The other problem was another player had changed computer since our tests and could log into roll20.net but his alternative laptop's browser didn't want to work with WebRTC very well. So we could see him in the game but he couldn't get audio/video working.

After 20-30 minutes, attempting appear.in as a back up (which failed in the same way), we all ended up in Google Hangouts.

I attempted to screen share a play aid and my Google Chrome UI froze. I could still talk and hear everyone and they could see/hear me but I had to kill it using a terminal and restart the browser.

The Game

We used the Insta-play setting to save session time picking out relationships, needs and other things. Two of us had played Fiasco before, two hadn't and given the fight against the machines over complicating things would have been risky.

So the game started in a job centre and my character, Big Pete being forced to take a job as an assistant in an opticians.
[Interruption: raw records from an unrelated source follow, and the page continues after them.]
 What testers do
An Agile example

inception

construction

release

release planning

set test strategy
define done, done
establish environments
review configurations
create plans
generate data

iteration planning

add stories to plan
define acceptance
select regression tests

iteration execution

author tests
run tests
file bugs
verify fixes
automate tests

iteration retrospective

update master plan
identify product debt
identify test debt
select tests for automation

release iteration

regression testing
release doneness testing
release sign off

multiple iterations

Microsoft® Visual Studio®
Consoling himself in the pub, one of his acquaintances, Bob, realised that if they could somehow cause an accident to Bob's uncle and blame it on the opticians, they could walk away with compensation or inheritance or basically money.

The cast of characters were not the sort to think through details so they proceeded to Bob's uncle's house to try and convince him he needed to go to the opticians.

The plan was to move the uncle's things around so he couldn't find them, whilst convincing him it wasn't senility but short sightedness.

Things didn't go to plan when they accidentally used some of the uncle's date rape drugs instead of sugar in his tea. Once he was asleep, they discovered on his phone an extreme snuff video.

When the uncle began to stir, he was bludgeoned and covered in what was thought to be bleach, but was actually an acid kept for nefarious purposes.

So obviously the solution was to take the dissolving body to the flyover. En route they had a car accident with the uncle's business partner - furious that he had left a live stream event.

After a run in with the police, everyone returned to the uncle's house to investigate the snuff studio basement where they found everything was staged.

However with the uncle mostly dead, Bob was pulled into the family business to take his place.

Big Pete's attempt to get money so he could avoid taking a job failed. He only managed two days before he was fired anyway.

Brilliantly we finished with the line "Should have gone to Specsavers" which turned the whole debacle into a two hour advert.

The Result

The story took less than two hour and is full of plot holes and contradictions but it was great fun so that was a success.

Two of us had played Fiasco and two hadn't. Whilst there was a bit of uncertainty for the new players they soon got into the swing of things.

Running the game remotely makes you realise just how much a simple game like Fiasco still relies on being physically together to play. Putting index cards between players and passing dice during video conferencing.
Our play sheet.
The attempted solution for this was a play sheet I prepared and loaded as the map / background in roll20.net. However when we had to go to Hangouts, all the other players lost this.